DIRECTIONS: Reproduce the records below in full and without edits, omitting images.

:::::

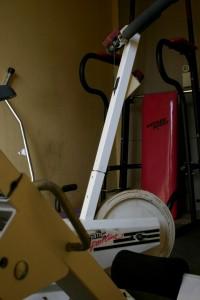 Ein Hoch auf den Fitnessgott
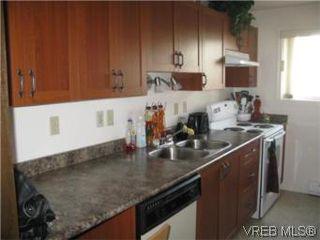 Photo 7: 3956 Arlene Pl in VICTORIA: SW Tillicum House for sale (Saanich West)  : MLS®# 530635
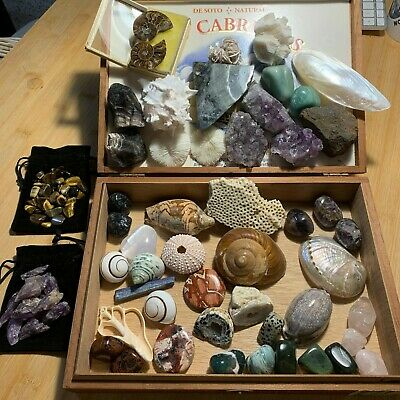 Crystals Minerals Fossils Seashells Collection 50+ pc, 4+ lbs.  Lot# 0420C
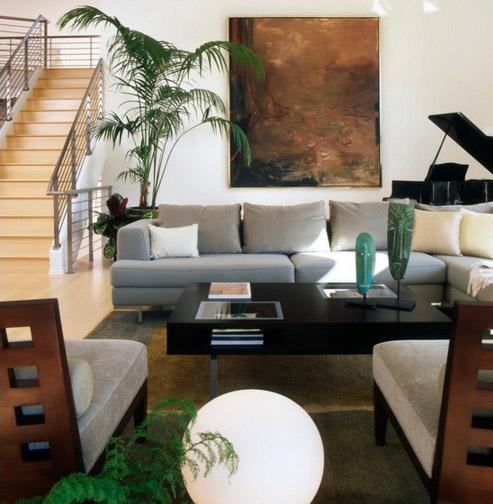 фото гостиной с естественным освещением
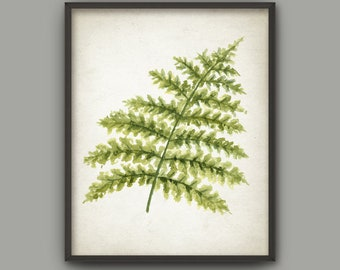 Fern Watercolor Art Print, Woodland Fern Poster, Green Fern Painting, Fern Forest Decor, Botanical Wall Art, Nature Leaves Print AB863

:::::

ANSWER TO THE PROBLEM:
 Ein Hoch auf den Fitnessgott
 Photo 7: 3956 Arlene Pl in VICTORIA: SW Tillicum House for sale (Saanich West)  : MLS®# 530635
 Crystals Minerals Fossils Seashells Collection 50+ pc, 4+ lbs.  Lot# 0420C
 фото гостиной с естественным освещением
 Fern Watercolor Art Print, Woodland Fern Poster, Green Fern Painting, Fern Forest Decor, Botanical Wall Art, Nature Leaves Print AB863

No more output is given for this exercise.